Objective ▸ Word for word, quote all of the material, omitting the pictures.

(A block of data)
>>>>

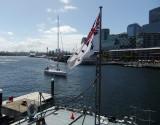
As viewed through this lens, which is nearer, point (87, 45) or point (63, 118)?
point (87, 45)

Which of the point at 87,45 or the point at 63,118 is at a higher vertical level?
the point at 87,45

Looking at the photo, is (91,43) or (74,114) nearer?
(91,43)

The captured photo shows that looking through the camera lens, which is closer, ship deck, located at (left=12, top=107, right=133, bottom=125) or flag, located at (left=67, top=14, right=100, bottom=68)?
flag, located at (left=67, top=14, right=100, bottom=68)

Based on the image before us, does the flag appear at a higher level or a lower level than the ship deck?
higher

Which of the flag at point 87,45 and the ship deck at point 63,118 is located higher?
the flag at point 87,45

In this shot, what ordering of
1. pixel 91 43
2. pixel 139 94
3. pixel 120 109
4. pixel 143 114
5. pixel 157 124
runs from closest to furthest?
pixel 91 43 < pixel 157 124 < pixel 143 114 < pixel 120 109 < pixel 139 94

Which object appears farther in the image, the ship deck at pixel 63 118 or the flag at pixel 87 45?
the ship deck at pixel 63 118

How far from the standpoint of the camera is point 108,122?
71.0ft

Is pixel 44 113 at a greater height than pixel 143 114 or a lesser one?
greater

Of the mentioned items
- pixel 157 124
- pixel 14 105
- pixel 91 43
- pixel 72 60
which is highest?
pixel 91 43

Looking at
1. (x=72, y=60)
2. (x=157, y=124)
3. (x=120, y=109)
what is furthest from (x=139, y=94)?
(x=72, y=60)

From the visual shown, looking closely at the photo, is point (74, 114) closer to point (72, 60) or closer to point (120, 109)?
point (72, 60)

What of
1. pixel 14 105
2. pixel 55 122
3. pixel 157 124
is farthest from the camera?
pixel 157 124

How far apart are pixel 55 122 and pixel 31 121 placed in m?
2.03
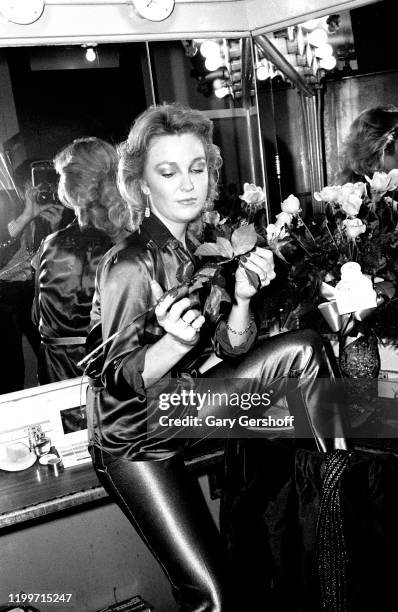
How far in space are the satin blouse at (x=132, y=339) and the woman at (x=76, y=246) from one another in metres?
0.19

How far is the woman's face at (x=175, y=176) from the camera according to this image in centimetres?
171

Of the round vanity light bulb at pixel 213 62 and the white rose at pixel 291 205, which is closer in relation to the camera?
the white rose at pixel 291 205

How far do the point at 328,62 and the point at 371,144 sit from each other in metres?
0.31

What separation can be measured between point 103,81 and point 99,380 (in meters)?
0.90

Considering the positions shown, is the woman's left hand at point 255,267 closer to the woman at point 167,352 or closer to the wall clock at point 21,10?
the woman at point 167,352

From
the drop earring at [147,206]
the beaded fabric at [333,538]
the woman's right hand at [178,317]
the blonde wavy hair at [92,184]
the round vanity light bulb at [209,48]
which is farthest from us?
the round vanity light bulb at [209,48]

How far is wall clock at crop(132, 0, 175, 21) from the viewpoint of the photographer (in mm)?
1964

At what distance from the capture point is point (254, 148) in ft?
7.25

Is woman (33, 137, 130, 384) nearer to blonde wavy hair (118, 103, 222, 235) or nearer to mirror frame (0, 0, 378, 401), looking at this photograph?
blonde wavy hair (118, 103, 222, 235)

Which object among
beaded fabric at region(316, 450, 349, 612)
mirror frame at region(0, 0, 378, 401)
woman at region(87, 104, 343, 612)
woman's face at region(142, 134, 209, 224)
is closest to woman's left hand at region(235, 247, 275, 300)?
woman at region(87, 104, 343, 612)

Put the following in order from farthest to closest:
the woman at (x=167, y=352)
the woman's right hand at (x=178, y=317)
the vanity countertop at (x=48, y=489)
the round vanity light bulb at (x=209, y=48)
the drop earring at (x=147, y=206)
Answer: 1. the round vanity light bulb at (x=209, y=48)
2. the drop earring at (x=147, y=206)
3. the vanity countertop at (x=48, y=489)
4. the woman at (x=167, y=352)
5. the woman's right hand at (x=178, y=317)

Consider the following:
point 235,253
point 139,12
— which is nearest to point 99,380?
point 235,253

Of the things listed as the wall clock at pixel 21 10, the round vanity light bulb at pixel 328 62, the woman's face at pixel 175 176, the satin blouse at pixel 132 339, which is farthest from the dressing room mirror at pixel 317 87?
the wall clock at pixel 21 10

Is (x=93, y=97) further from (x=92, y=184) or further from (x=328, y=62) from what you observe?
(x=328, y=62)
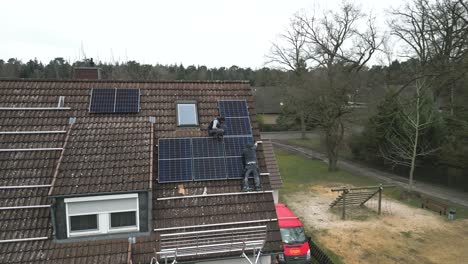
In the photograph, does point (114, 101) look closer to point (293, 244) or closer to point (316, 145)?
point (293, 244)

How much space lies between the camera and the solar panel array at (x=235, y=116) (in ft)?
35.4

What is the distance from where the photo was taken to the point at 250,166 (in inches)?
386

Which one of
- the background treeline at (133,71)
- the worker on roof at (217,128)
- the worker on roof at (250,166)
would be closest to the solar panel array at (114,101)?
the worker on roof at (217,128)

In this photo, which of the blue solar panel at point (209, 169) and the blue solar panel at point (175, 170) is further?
the blue solar panel at point (209, 169)

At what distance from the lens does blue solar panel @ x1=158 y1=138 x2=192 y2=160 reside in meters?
9.95

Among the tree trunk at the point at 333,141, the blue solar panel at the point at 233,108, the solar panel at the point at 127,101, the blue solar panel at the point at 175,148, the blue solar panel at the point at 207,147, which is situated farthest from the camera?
the tree trunk at the point at 333,141

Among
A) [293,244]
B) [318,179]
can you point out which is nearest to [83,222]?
[293,244]

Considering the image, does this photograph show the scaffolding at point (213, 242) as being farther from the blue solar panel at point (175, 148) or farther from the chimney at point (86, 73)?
the chimney at point (86, 73)

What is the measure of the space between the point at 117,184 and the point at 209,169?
2.65m

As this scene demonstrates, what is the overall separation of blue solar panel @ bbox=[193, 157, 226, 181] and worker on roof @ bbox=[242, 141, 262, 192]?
664 mm

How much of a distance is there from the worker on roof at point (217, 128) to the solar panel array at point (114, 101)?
251cm

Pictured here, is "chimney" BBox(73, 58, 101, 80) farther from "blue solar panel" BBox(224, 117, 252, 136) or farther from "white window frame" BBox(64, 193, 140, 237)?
"white window frame" BBox(64, 193, 140, 237)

<<<<

Complete answer ▸
As viewed through this lens, which is nearer, point (87, 45) or point (63, 118)?
point (87, 45)

Which of the point at 87,45 or the point at 63,118 is at a higher vertical level?
the point at 87,45

Looking at the photo, is (91,43) or (74,114) nearer?
(91,43)

The captured photo shows that looking through the camera lens, which is closer, ship deck, located at (left=12, top=107, right=133, bottom=125) or flag, located at (left=67, top=14, right=100, bottom=68)?
flag, located at (left=67, top=14, right=100, bottom=68)

Based on the image before us, does the flag appear at a higher level or a lower level than the ship deck?
higher

Which of the flag at point 87,45 and the ship deck at point 63,118 is located higher?
the flag at point 87,45

In this shot, what ordering of
1. pixel 91 43
2. pixel 139 94
3. pixel 120 109
4. pixel 143 114
5. pixel 157 124
runs from closest to furthest?
pixel 91 43 < pixel 157 124 < pixel 143 114 < pixel 120 109 < pixel 139 94

Which object appears farther in the image, the ship deck at pixel 63 118 or the flag at pixel 87 45?
the ship deck at pixel 63 118

How far from the standpoint of the camera is point 108,122?
71.0ft

Is pixel 44 113 at a greater height than pixel 143 114 or a lesser one?
greater

Of the mentioned items
- pixel 157 124
- pixel 14 105
- pixel 91 43
- pixel 72 60
which is highest?
pixel 91 43

Looking at
1. (x=72, y=60)
2. (x=157, y=124)
3. (x=120, y=109)
what is furthest from (x=139, y=94)?
(x=72, y=60)

From the visual shown, looking closely at the photo, is point (74, 114) closer to point (72, 60) or closer to point (120, 109)?
point (72, 60)

What of
1. pixel 14 105
2. pixel 55 122
3. pixel 157 124
is farthest from the camera?
pixel 157 124

How far apart are pixel 55 122 and pixel 31 121 placed in m?
2.03
How far in space are the satin blouse at (x=132, y=339) and the woman at (x=76, y=246) from one another in metres?
0.19

How far is the woman's face at (x=175, y=176) from the camera according to this image in centimetres?
171

Of the round vanity light bulb at pixel 213 62 and the white rose at pixel 291 205, which is closer in relation to the camera?
the white rose at pixel 291 205

How far do the point at 328,62 and the point at 371,144 sit from each other in metres?
0.31

What separation can be measured between point 103,81 and point 99,380 (in meters)?
0.90

Considering the positions shown, is the woman's left hand at point 255,267 closer to the woman at point 167,352 or closer to the wall clock at point 21,10?
the woman at point 167,352

From
the drop earring at [147,206]
the beaded fabric at [333,538]
the woman's right hand at [178,317]
the blonde wavy hair at [92,184]
the round vanity light bulb at [209,48]
which is farthest from us?
the round vanity light bulb at [209,48]

How far is wall clock at crop(132, 0, 175, 21) from the viewpoint of the photographer (in mm)?
1964

At what distance from the capture point is point (254, 148) in ft?
7.25

Is woman (33, 137, 130, 384) nearer to blonde wavy hair (118, 103, 222, 235) or nearer to mirror frame (0, 0, 378, 401), looking at this photograph?
blonde wavy hair (118, 103, 222, 235)

Which object among
beaded fabric at region(316, 450, 349, 612)
mirror frame at region(0, 0, 378, 401)
woman at region(87, 104, 343, 612)
woman's face at region(142, 134, 209, 224)
is closest to woman's left hand at region(235, 247, 275, 300)?
woman at region(87, 104, 343, 612)

Put the following in order from farthest to closest:
the woman at (x=167, y=352)
the woman's right hand at (x=178, y=317)
the vanity countertop at (x=48, y=489)
the round vanity light bulb at (x=209, y=48)
the drop earring at (x=147, y=206)
Answer: 1. the round vanity light bulb at (x=209, y=48)
2. the drop earring at (x=147, y=206)
3. the vanity countertop at (x=48, y=489)
4. the woman at (x=167, y=352)
5. the woman's right hand at (x=178, y=317)

Consider the following:
point 235,253
point 139,12
— which is nearest to point 99,380?
point 235,253

Of the things listed as the wall clock at pixel 21 10, the round vanity light bulb at pixel 328 62, the woman's face at pixel 175 176, the satin blouse at pixel 132 339, which is farthest from the dressing room mirror at pixel 317 87?
the wall clock at pixel 21 10

Is (x=93, y=97) further from (x=92, y=184) or further from (x=328, y=62) from what you observe?
(x=328, y=62)
In the photograph, does point (114, 101) look closer to point (293, 244) or closer to point (316, 145)?
point (293, 244)

How much space lies between the camera and the solar panel array at (x=235, y=116) (in ft)?
35.4

What is the distance from where the photo was taken to the point at 250,166 (in inches)?
386

Which one of
- the background treeline at (133,71)
- the worker on roof at (217,128)
- the worker on roof at (250,166)
would be closest to the solar panel array at (114,101)?
the worker on roof at (217,128)

In this photo, which of the blue solar panel at point (209, 169) and the blue solar panel at point (175, 170) is further?
the blue solar panel at point (209, 169)

At what distance from the lens does blue solar panel @ x1=158 y1=138 x2=192 y2=160 reside in meters?
9.95

Among the tree trunk at the point at 333,141, the blue solar panel at the point at 233,108, the solar panel at the point at 127,101, the blue solar panel at the point at 175,148, the blue solar panel at the point at 207,147, which is situated farthest from the camera?
the tree trunk at the point at 333,141

Among
A) [293,244]
B) [318,179]
can you point out which is nearest to [83,222]?
[293,244]

Considering the image, does this photograph show the scaffolding at point (213, 242) as being farther from the blue solar panel at point (175, 148) or farther from the chimney at point (86, 73)?
the chimney at point (86, 73)

What is the measure of the space between the point at 117,184 and the point at 209,169?
2.65m

As this scene demonstrates, what is the overall separation of blue solar panel @ bbox=[193, 157, 226, 181] and worker on roof @ bbox=[242, 141, 262, 192]?
664 mm

How much of a distance is there from the worker on roof at point (217, 128) to the solar panel array at point (114, 101)?
251cm

Pictured here, is "chimney" BBox(73, 58, 101, 80) farther from "blue solar panel" BBox(224, 117, 252, 136) or farther from "white window frame" BBox(64, 193, 140, 237)?
"white window frame" BBox(64, 193, 140, 237)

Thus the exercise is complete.